### Lesetext

· · · ·

In Würzburg beginnt den Prozess gegen den Vater der im Gartenhaus erstickten Jugendlichen. Außerdem in der Presseschau: Die NGO Jumen kämpft mit Klagen für Menschenrechte und wie hat sich der Rechtsstaat in Sachen RAF geschlagen?
Thema des Tages
LG Würzburg – Vergiftung im Gartenhaus: Ist ein Vater, der seine eigenen Kinder fahrlässig getötet hat, dadurch bereits genug gestraft? In der "Tragödie von Arnstein", bei der sechs Jugendliche in einem Gartenhaus durch eine Kohlenmonoxidvergiftung starben, beginnt am heutigen Mittwoch der Prozess. Die Staatsanwaltschaft wirft dem Angeklagten vor, den Stromgenerator im Gartenhaus falsch installiert und somit zwei seiner Kinder und ihre vier Freunde fahrlässig getötet zu haben. Nach § 60 Strafgesetzbuch (StGB) kann das Gericht von einer Bestrafung absehen, weil die Folgen der Tat so schwer wiegen, dass die Verhängung einer Strafe offensichtlich verfehlt wäre. Die SZ (Heribert Prantl) zeichnet nach, wie es zu den Todesfällen kam und erläutert die "poena naturalis".

· · · ·

### Aufgabe
Beantworten Sie anhand der Presseschau:
(a) Welche NGO kämpft mit Klagen für Menschenrechte?
(b) An welchem Wochentag beginnt der Prozess zur "Tragödie von Arnstein"?
(c) Nach welcher Vorschrift kann das Gericht von einer Bestrafung absehen?

· · · ·

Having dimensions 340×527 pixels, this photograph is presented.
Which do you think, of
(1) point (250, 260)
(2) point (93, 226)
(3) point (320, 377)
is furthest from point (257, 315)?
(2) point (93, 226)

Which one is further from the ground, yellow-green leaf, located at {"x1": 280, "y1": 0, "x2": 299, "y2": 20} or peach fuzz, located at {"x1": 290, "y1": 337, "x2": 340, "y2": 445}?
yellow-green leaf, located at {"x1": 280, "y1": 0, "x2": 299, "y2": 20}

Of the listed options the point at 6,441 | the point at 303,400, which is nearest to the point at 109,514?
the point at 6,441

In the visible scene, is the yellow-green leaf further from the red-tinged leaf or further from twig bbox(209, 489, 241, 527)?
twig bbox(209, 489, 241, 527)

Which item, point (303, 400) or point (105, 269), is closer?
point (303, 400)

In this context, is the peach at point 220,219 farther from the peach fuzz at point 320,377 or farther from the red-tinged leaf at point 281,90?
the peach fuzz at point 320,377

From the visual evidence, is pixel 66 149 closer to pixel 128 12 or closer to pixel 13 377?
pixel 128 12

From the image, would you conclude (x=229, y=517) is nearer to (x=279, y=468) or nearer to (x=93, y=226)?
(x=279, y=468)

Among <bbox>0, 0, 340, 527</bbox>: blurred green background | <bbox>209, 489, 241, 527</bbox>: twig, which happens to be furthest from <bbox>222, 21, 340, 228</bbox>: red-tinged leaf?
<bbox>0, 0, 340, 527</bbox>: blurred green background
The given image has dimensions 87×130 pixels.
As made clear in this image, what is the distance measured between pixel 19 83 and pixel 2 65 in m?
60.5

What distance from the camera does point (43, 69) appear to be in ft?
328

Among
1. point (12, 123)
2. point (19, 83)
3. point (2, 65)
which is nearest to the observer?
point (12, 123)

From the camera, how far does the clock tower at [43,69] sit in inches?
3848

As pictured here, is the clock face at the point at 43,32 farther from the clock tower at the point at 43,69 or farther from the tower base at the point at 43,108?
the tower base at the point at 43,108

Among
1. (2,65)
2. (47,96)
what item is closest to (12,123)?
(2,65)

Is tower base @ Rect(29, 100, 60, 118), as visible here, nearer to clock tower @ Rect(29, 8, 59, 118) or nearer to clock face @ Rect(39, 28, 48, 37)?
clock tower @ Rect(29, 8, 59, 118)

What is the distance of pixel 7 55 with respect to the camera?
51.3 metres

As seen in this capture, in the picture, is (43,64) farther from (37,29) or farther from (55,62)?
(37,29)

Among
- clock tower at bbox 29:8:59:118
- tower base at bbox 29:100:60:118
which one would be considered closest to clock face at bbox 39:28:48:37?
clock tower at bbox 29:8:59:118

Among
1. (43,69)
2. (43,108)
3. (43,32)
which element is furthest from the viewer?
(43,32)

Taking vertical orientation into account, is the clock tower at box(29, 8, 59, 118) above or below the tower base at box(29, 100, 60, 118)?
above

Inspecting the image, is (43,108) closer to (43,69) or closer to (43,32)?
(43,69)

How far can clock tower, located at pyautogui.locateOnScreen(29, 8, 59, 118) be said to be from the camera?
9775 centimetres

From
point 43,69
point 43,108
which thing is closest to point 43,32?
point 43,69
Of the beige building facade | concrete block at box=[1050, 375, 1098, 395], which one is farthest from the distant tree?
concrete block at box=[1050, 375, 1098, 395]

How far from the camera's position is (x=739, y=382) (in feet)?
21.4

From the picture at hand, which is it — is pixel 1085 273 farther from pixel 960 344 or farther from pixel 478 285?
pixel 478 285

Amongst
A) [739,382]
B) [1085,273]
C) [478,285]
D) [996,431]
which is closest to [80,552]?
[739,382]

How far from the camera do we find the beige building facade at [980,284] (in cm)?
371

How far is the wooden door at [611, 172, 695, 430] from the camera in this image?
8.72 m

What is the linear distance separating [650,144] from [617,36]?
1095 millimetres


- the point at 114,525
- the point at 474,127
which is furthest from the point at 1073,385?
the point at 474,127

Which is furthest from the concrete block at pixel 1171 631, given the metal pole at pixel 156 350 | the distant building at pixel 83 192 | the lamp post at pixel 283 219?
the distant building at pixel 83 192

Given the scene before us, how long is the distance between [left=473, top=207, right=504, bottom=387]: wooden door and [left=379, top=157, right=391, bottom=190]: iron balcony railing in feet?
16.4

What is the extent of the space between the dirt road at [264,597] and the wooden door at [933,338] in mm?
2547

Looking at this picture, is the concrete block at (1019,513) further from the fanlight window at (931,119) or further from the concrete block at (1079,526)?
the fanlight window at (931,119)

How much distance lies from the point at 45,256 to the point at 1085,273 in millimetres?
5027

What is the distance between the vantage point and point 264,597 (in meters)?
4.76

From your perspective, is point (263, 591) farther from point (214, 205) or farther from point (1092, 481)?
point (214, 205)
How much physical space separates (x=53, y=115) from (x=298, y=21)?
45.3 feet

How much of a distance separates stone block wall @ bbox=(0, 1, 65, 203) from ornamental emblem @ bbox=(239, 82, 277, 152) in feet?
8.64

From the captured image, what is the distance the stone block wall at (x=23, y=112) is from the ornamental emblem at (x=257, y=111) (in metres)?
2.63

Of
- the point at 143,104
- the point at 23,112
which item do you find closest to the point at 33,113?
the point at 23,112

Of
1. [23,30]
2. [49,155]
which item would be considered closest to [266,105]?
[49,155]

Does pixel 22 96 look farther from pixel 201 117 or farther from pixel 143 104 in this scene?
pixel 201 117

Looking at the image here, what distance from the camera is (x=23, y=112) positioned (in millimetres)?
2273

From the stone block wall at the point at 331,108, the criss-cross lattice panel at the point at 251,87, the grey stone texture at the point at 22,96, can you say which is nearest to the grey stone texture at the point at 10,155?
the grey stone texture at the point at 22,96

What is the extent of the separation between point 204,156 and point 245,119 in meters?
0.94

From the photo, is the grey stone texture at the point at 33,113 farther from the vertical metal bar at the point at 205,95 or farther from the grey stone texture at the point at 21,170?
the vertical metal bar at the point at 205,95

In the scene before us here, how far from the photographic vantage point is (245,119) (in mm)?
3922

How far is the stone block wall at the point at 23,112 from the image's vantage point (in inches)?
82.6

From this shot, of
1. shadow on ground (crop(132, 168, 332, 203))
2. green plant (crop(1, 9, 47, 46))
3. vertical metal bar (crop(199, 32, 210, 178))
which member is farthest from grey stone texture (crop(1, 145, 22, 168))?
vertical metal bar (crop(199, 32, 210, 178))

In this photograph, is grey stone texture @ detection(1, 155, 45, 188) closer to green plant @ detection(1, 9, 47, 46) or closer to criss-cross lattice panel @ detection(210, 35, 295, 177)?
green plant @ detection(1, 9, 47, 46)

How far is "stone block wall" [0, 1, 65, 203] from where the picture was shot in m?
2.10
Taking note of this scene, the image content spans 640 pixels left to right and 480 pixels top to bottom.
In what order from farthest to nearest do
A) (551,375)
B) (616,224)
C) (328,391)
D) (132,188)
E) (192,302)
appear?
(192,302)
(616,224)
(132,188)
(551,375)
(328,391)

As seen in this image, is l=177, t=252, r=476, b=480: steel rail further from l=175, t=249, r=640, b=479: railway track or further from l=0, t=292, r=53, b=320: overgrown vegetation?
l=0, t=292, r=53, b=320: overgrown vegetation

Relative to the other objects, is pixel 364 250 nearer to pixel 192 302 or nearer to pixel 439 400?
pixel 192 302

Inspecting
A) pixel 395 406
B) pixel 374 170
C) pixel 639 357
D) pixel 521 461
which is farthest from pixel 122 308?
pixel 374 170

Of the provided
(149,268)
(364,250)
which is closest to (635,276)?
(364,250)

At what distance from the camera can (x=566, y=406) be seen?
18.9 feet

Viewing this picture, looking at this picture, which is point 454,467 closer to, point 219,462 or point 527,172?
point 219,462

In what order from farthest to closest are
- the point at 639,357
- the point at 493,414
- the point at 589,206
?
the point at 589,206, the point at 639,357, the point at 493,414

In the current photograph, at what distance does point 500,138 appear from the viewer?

· · · ·

### Antwort
(a) Jumen
(b) Mittwoch
(c) § 60 Strafgesetzbuch (StGB)